Rebuilding hope

Young people pitch in at South Arm


It's hot, tough, and filthy work, but these kids are more than happy to do it.


One gripe that came out of a bushfire community recovery meeting last week in Bowraville was the lack of young hands being raised to help with the clean up.

Well there's currently a dozen or so young guns out at South Arm who are working hard to rebuild fences and faith in their generation.

For the past two weeks primary industries students from Macksville High have been volunteering their skills and their brawn to pull down charcoaled fencing and drive in new posts at the Perks' farm along South Arm Rd.

Darryl and Terry-Anne Perks thankfully live in town, because that Friday the firestorm tore through their acreage, where they're keeping 70 head of stock.

"My tractors all got cooked, and about five kilometres of fencing is gone," he said.

His property straddles both sides of South Arm Rd, and McHughs Creek, meaning all five kilometres of burned fence was for keeping his cattle in.

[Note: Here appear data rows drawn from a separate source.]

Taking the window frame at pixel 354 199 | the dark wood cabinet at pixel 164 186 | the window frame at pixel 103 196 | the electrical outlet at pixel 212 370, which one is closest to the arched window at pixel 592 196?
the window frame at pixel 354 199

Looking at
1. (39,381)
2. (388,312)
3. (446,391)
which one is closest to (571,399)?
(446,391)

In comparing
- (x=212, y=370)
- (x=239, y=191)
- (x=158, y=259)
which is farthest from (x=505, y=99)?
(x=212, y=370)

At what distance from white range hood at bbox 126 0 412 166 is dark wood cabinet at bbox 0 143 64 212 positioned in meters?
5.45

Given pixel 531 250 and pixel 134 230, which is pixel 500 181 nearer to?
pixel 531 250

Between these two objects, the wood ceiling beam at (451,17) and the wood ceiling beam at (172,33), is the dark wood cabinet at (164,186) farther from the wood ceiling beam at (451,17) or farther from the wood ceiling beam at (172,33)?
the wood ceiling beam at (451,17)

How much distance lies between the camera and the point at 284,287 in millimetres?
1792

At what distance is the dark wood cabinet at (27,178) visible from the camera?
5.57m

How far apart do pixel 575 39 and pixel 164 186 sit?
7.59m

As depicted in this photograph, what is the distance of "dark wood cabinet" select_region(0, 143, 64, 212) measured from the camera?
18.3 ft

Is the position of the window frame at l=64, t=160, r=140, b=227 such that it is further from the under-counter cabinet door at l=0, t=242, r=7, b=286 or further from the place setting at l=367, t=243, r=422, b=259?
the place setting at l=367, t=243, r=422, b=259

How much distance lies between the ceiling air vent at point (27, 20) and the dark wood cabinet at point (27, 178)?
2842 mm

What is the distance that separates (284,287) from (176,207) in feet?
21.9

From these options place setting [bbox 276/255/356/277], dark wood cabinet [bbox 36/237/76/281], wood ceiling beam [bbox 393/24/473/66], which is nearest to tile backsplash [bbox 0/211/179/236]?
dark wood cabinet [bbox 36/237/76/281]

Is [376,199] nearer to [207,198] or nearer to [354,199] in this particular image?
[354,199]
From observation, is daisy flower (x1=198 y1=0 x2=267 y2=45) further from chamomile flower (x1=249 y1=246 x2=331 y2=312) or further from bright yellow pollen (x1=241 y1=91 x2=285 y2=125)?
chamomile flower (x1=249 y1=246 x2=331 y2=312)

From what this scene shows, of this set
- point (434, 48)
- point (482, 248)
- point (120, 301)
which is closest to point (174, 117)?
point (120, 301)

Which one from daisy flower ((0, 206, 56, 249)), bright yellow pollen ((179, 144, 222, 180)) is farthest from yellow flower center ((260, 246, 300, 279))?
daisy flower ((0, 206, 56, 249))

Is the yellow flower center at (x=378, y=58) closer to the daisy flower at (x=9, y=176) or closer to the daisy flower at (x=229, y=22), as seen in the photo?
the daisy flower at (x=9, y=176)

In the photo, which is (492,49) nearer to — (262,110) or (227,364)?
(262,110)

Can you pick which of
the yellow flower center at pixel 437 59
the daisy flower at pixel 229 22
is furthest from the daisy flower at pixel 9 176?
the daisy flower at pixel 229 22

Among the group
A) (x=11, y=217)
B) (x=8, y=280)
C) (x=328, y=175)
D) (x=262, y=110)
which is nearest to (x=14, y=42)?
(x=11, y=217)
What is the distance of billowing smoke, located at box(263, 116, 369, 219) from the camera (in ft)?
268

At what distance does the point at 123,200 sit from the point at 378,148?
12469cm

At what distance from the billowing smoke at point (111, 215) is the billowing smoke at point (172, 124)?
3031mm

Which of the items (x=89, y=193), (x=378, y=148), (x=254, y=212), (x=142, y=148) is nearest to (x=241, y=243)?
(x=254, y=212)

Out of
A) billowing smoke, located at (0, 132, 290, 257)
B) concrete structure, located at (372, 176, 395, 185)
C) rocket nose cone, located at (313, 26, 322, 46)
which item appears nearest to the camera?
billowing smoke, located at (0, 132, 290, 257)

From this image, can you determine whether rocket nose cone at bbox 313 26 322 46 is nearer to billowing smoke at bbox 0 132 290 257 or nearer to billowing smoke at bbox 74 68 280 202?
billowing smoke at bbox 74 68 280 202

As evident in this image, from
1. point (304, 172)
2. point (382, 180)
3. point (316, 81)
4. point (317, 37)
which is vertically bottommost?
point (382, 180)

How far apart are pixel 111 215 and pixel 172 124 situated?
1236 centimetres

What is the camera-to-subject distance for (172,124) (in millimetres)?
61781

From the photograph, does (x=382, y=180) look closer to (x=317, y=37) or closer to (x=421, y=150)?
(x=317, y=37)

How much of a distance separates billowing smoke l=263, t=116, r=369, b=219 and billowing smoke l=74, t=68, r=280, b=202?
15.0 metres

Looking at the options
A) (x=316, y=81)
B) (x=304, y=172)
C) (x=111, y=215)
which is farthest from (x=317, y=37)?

Without his tractor he can't use the post driver he's got, making the work of rebuilding the fencing a painfully slow process.

So it was just as well that Terry Argent approached him and offered the vigour of a dozen eager volunteers.

"This means a hell of a lot to me," Darryl said.

Teacher Luke Smith hatched the idea just after the fire front had passed though, and, with the help of primary industries teacher Terry, set about organising the kids to volunteer their services with BlazeAid.

Mr Smith said the situation was a win-win, with fire-affected farmers getting a helping hand, and the students clocking up some hours for their courses while getting some real-world experience.

"It's good for them to come out and see that even though there's a disaster the farmers are still in good spirits and appreciate the help. And it's showing them that if they help out, then later on down the line if they need the help, people will come," he said.

To prove the point, as soon as the local community heard what Terry, Luke and the kids were doing, people were bending over backwards to assist them: the Bowra Hotel lianed the school a mini bus to transport the kids to and fro; Tony Fuller organised steel posts, strainer posts and wire; Joe Mitchell has been out cutting wooden posts to size.